-- Start --

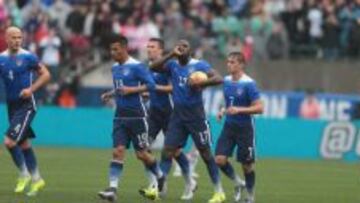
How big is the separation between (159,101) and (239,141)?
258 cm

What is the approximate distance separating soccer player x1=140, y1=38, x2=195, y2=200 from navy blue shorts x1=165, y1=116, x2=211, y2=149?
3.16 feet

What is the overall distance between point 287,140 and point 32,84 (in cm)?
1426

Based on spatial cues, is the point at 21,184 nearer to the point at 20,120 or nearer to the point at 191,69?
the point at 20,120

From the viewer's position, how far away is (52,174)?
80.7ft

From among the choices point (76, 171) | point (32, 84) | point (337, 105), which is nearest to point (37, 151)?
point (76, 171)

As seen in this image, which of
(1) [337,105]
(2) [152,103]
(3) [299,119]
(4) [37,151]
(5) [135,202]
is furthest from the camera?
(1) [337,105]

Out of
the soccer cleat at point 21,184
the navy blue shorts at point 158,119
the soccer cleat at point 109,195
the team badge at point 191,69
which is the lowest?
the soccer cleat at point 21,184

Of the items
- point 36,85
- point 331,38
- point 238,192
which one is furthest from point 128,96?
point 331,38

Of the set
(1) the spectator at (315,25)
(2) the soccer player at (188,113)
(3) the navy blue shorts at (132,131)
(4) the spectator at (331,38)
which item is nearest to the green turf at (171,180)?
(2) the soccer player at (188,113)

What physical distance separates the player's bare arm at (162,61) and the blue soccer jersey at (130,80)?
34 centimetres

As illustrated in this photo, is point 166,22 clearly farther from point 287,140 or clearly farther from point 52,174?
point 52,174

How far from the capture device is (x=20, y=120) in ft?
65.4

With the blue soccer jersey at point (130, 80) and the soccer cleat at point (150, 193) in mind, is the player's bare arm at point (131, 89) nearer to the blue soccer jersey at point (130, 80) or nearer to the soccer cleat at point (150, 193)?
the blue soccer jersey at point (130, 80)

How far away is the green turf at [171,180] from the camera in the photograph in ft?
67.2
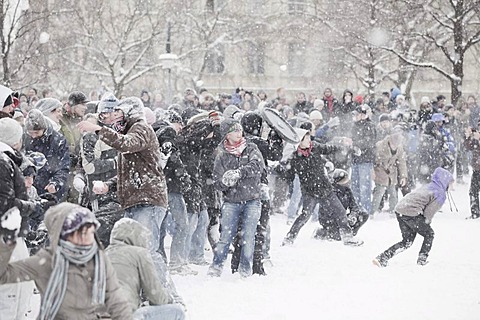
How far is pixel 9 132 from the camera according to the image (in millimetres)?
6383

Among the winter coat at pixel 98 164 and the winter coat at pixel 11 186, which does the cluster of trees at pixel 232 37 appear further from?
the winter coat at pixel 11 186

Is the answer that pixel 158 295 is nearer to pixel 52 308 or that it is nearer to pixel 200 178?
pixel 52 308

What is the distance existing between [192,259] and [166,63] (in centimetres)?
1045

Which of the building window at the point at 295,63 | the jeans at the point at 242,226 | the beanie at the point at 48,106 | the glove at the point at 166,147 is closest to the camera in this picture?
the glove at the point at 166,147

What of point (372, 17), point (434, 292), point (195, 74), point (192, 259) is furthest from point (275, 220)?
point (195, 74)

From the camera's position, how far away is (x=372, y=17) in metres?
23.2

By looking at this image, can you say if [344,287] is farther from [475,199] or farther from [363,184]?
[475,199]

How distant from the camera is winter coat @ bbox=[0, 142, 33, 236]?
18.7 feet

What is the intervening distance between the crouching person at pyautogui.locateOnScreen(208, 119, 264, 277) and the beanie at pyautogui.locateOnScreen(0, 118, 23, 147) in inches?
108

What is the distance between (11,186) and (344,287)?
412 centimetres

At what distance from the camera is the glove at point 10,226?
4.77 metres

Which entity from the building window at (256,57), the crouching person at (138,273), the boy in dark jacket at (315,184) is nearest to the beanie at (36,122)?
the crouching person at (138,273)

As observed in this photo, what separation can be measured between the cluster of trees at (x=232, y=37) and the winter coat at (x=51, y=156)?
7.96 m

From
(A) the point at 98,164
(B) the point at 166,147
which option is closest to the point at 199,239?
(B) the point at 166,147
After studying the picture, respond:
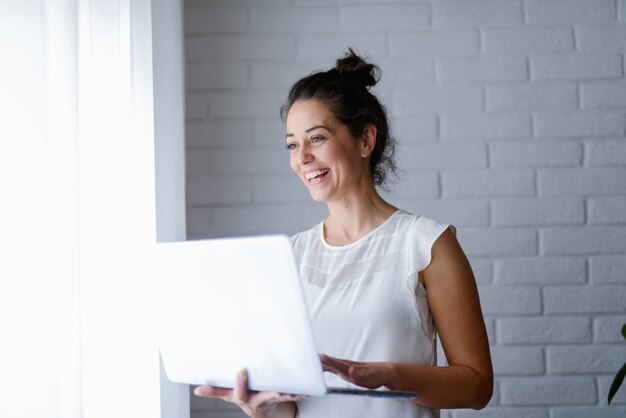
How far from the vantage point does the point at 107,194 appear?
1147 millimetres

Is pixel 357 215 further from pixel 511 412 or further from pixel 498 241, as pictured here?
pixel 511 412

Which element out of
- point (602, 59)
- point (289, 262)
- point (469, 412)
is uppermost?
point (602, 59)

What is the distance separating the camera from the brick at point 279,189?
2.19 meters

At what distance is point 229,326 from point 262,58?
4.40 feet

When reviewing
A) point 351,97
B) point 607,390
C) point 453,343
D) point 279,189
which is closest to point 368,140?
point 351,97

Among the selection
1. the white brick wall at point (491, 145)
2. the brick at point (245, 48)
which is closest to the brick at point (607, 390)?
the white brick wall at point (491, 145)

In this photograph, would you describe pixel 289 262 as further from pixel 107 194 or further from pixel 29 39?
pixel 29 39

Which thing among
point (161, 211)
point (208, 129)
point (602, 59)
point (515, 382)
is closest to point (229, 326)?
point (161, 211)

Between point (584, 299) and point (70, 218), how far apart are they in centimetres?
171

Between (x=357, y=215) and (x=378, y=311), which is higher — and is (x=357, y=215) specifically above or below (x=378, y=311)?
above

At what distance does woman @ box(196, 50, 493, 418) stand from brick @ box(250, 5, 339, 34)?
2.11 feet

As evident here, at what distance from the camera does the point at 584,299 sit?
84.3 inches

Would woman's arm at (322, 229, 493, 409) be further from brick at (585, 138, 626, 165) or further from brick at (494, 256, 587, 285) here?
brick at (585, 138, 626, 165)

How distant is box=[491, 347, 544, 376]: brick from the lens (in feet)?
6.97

-- End --

_What you will do_:
Copy all of the lines above word for word, leaving out the pictures.

_Result for this task_:
How big is the separation between (159,101) and (239,141)?
258 cm

What is the approximate distance separating soccer player x1=140, y1=38, x2=195, y2=200 from navy blue shorts x1=165, y1=116, x2=211, y2=149?
3.16 feet

What is the overall distance between point 287,140 and point 32,84 (in cm)?
1426

Based on spatial cues, is the point at 21,184 nearer to the point at 20,120 or nearer to the point at 191,69?
the point at 20,120

From the viewer's position, how far away is (52,174)?
80.7ft

From among the choices point (76, 171) | point (32, 84) | point (337, 105), which is nearest to point (37, 151)?
point (76, 171)

As seen in this image, which of
(1) [337,105]
(2) [152,103]
(3) [299,119]
(4) [37,151]
(5) [135,202]
is furthest from the camera?
(1) [337,105]

Out of
the soccer cleat at point 21,184
the navy blue shorts at point 158,119
the soccer cleat at point 109,195
the team badge at point 191,69
which is the lowest?
the soccer cleat at point 21,184

Of the items
- point 36,85
- point 331,38
- point 238,192
which one is furthest from point 128,96?
point 331,38

Of the set
(1) the spectator at (315,25)
(2) the soccer player at (188,113)
(3) the navy blue shorts at (132,131)
(4) the spectator at (331,38)
which item is nearest to the green turf at (171,180)?
(2) the soccer player at (188,113)

What physical distance separates the player's bare arm at (162,61) and the blue soccer jersey at (130,80)?
34 centimetres

As illustrated in this photo, is point 166,22 clearly farther from point 287,140 or clearly farther from point 52,174?
point 52,174

How far from the capture device is (x=20, y=120) in ft?
65.4

With the blue soccer jersey at point (130, 80) and the soccer cleat at point (150, 193) in mind, is the player's bare arm at point (131, 89) nearer to the blue soccer jersey at point (130, 80) or nearer to the soccer cleat at point (150, 193)?
the blue soccer jersey at point (130, 80)

How far away is the green turf at [171,180] from the camera in the photograph in ft?
67.2
How far is pixel 9 132 from the camera according to the image (in millimetres)?
6383

Among the winter coat at pixel 98 164 and the winter coat at pixel 11 186, which does the cluster of trees at pixel 232 37 appear further from?
the winter coat at pixel 11 186

Is the answer that pixel 158 295 is nearer to pixel 52 308 or that it is nearer to pixel 200 178?
pixel 52 308

What is the distance existing between [192,259] and [166,63] (in centimetres)?
1045

Which of the building window at the point at 295,63 | the jeans at the point at 242,226 | the beanie at the point at 48,106 | the glove at the point at 166,147 is closest to the camera in this picture?
the glove at the point at 166,147

What of point (372, 17), point (434, 292), point (195, 74), point (192, 259) is furthest from point (275, 220)?
point (195, 74)

From the camera's position, how far away is (x=372, y=17) in metres?
23.2

By looking at this image, can you say if [344,287] is farther from [475,199] or farther from [363,184]?
[475,199]

How distant from the camera is winter coat @ bbox=[0, 142, 33, 236]?
18.7 feet

What is the intervening distance between the crouching person at pyautogui.locateOnScreen(208, 119, 264, 277) and the beanie at pyautogui.locateOnScreen(0, 118, 23, 147) in inches?
108

What is the distance between (11,186) and (344,287)?
412 centimetres

At what distance from the camera is the glove at point 10,226?
4.77 metres

Which entity from the building window at (256,57), the crouching person at (138,273), the boy in dark jacket at (315,184) is nearest to the beanie at (36,122)?
the crouching person at (138,273)

As observed in this photo, what separation can be measured between the cluster of trees at (x=232, y=37) and the winter coat at (x=51, y=156)?
7.96 m

From
(A) the point at 98,164
(B) the point at 166,147
which option is closest to the point at 199,239?
(B) the point at 166,147
After studying the picture, respond:
How far from the vantage point does the point at 107,194 appear?
1147 millimetres

Is pixel 357 215 further from pixel 511 412 or further from pixel 498 241, as pictured here?
pixel 511 412

Which element out of
- point (602, 59)
- point (289, 262)
- point (469, 412)
is uppermost?
point (602, 59)

What is the distance separating the camera from the brick at point 279,189?
2.19 meters

At what distance is point 229,326 from point 262,58?
4.40 feet

When reviewing
A) point 351,97
B) point 607,390
C) point 453,343
D) point 279,189
which is closest to point 368,140?
point 351,97

Among the selection
1. the white brick wall at point (491, 145)
2. the brick at point (245, 48)
which is closest to the brick at point (607, 390)?
the white brick wall at point (491, 145)

In this photograph, would you describe pixel 289 262 as further from pixel 107 194 or further from pixel 29 39?
pixel 29 39

Which thing among
point (161, 211)
point (208, 129)
point (602, 59)
point (515, 382)
is closest to point (229, 326)?
point (161, 211)

Between point (584, 299) and point (70, 218), how far apart are they in centimetres?
171

Between (x=357, y=215) and (x=378, y=311), which is higher — and is (x=357, y=215) specifically above or below (x=378, y=311)?
above

At what distance does woman @ box(196, 50, 493, 418) stand from brick @ box(250, 5, 339, 34)?
2.11 feet

As evident here, at what distance from the camera does the point at 584,299 sit?
84.3 inches

Would woman's arm at (322, 229, 493, 409) be further from brick at (585, 138, 626, 165) or further from brick at (494, 256, 587, 285) here?
brick at (585, 138, 626, 165)

How distant is box=[491, 347, 544, 376]: brick from the lens (in feet)?
6.97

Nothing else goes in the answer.